A magistrate yesterday ordered that a lawyer be investigated by the Commission for the Administration of Justice over his behaviour which led his client to make allegations accusing a magistrate, an official from the Attorney General’s office and a police inspector of corruption.

Magistrate Doreen Clarke said there was evidence that the lawyer misled his client into believing that his estranged wife had colluded with the judicial authorities to get him extradited.

Christian Demanuele, 39, a company director from St Paul’s Bay, two years ago wrote to the President accusing a magistrate, an official from the Attorney General’s office and a police inspector of corruption.

He was cleared of the charges brought against him after a court found that nothing of what he said was true. But he was cleared of criminal responsibility after the court found that he had been on the receiving end of “psychological” bullying from his lawyer.

Magistrate Doreen Clarke found that Mr Demanuele did not have the intention of committing any crime but was just repeating what he had been told by his lawyer.

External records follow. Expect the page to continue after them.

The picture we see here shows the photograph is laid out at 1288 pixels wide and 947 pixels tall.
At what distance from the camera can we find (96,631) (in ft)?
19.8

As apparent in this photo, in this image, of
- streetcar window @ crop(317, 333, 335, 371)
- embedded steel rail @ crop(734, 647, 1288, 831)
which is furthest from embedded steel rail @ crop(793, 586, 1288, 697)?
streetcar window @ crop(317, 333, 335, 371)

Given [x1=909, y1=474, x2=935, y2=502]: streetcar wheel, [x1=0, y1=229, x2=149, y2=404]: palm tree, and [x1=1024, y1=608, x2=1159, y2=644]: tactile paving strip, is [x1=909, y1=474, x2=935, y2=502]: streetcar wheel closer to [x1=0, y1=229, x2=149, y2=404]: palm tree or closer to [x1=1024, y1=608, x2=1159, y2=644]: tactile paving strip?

In fact, the magistrate ordered that the Commission for the Administration of Justice be notified with the judgement so it starts an investigation into the lawyer’s behaviour.

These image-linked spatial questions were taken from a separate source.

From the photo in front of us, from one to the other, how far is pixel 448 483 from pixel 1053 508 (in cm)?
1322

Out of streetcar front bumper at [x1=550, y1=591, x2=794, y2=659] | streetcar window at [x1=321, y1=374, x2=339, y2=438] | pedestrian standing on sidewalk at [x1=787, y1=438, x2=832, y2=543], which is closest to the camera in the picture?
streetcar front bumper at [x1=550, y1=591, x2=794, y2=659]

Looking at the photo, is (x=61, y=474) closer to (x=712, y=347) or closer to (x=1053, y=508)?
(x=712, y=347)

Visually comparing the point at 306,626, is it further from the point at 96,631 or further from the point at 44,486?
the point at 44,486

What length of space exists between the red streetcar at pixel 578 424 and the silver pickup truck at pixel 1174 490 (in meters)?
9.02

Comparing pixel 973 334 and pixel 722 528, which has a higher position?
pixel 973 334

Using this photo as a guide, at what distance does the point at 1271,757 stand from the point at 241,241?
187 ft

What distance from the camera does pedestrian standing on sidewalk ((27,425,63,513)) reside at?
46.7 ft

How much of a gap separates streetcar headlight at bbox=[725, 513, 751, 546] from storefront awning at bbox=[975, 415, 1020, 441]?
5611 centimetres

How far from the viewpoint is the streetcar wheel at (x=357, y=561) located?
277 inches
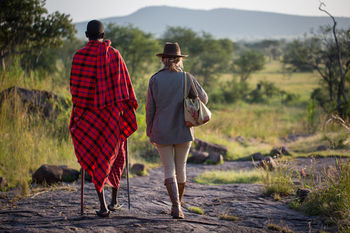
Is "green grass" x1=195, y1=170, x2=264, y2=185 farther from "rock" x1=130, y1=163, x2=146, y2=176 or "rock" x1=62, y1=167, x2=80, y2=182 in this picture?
"rock" x1=62, y1=167, x2=80, y2=182

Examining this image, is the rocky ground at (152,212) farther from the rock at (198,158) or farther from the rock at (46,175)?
the rock at (198,158)

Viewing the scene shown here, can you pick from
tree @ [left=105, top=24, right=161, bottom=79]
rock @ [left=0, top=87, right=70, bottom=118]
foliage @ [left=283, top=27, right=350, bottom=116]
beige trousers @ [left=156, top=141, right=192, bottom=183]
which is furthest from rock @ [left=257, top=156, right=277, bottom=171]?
tree @ [left=105, top=24, right=161, bottom=79]

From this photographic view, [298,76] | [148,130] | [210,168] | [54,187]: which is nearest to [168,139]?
[148,130]

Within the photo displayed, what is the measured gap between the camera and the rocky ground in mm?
3734

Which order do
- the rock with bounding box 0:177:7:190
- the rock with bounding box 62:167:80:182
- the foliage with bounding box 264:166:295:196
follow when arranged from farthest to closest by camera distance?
the rock with bounding box 62:167:80:182 → the rock with bounding box 0:177:7:190 → the foliage with bounding box 264:166:295:196

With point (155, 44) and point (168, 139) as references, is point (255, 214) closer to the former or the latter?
point (168, 139)

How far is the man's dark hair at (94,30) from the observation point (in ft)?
13.0

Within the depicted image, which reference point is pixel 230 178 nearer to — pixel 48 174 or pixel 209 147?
pixel 48 174

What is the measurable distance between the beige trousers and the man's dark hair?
134 centimetres

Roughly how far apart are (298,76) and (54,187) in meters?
44.9

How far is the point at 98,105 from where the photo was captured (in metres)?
3.95

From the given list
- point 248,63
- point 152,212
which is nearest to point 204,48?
point 248,63

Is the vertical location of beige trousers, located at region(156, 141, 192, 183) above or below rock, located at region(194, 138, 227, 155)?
above

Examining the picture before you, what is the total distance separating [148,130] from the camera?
4133 mm
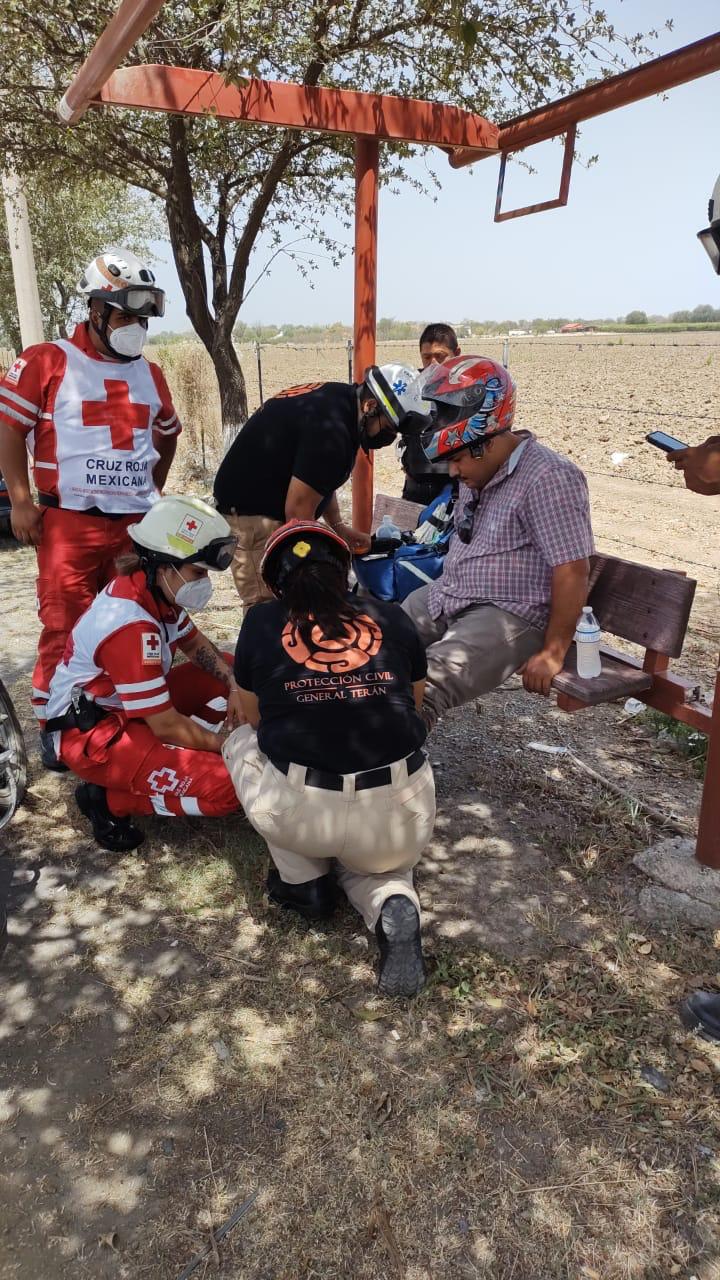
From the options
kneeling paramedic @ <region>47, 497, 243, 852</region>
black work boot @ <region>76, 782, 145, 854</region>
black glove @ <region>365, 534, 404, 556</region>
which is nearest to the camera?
kneeling paramedic @ <region>47, 497, 243, 852</region>

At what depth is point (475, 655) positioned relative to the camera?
3.50m

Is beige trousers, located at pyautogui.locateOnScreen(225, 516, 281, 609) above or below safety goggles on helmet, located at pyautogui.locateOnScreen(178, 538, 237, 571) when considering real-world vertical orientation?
below

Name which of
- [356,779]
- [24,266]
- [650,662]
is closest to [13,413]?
[356,779]

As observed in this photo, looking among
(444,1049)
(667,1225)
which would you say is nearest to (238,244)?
(444,1049)

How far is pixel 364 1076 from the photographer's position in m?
2.49

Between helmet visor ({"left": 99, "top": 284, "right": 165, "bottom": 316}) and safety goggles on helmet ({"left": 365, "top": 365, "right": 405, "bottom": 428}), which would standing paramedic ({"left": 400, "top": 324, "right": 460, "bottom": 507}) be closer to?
safety goggles on helmet ({"left": 365, "top": 365, "right": 405, "bottom": 428})

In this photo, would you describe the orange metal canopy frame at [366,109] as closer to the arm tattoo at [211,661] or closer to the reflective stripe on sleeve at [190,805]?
the arm tattoo at [211,661]

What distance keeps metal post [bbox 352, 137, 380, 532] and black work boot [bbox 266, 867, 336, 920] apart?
3.10 m

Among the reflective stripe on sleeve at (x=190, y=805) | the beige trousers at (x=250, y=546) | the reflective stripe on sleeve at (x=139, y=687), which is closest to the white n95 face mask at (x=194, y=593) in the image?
the reflective stripe on sleeve at (x=139, y=687)

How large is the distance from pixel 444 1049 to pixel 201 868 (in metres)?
1.29

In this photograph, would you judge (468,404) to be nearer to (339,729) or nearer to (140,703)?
(339,729)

Mr Demanuele’s case had been assigned to Magistrate Consuelo Scerri Herrera. As in all cases, criminal cases are assigned to magistrates by lot, to avoid forum shopping. 

Mr Demanuele’s allegation had also included outgoing Magistrate Carol Peralta and Magistrate Donatella Frendo Dimech, at the time deputy Attorney General and prosecuting officer. 

Magistrate Clarke found that, far from colluding, the officials in question had been the victim of a false scenario that was deliberately planted in the man's head by his lawyer.

The lawyer, Emanuel Bianco, denied telling the accused to speak to his Czech lawyer to report the alleged conflict of interest. He also told the court that he had tried to dissuade the man from sending the letter and had only been shown a part of it as they were in court, walking to a sitting.

Magistrate Clarke said there were conflicts between details in the version told by the accused and that told by defence witnesses, including his lawyer.

She concluded that there was nothing wrong with the way a European Arrest Warrant for Mr Demanuele had been issued or the haste with which he was extradited to Malta.

Neither was there anything extraordinary in the fact that his bail requests had been rejected by the court of magistrates and had been granted on appeal because the AG did not oppose it.

“There is no evidence in the acts of the proceedings that shows any form of collusion between the persons mentioned by the accused in his letter, aimed at favouring his wife or placing him at a disadvantage,” the magistrate noted. She added that the accused “seemed to realise that the conclusions he had reached...had been mistaken”.

The accused had told the court that his mistaken belief had been the result of “psychological effects caused by his traumatic detention in the Czech Republic and in Malta “as well as the things he was being told by Dr Bianco.”

While acquitting Mr Demanuele of all charges, Magistrate Clarke ordered that a copy of the judgment be delivered to the Commission for the Administration of Justice “for all action that it deems opportune”.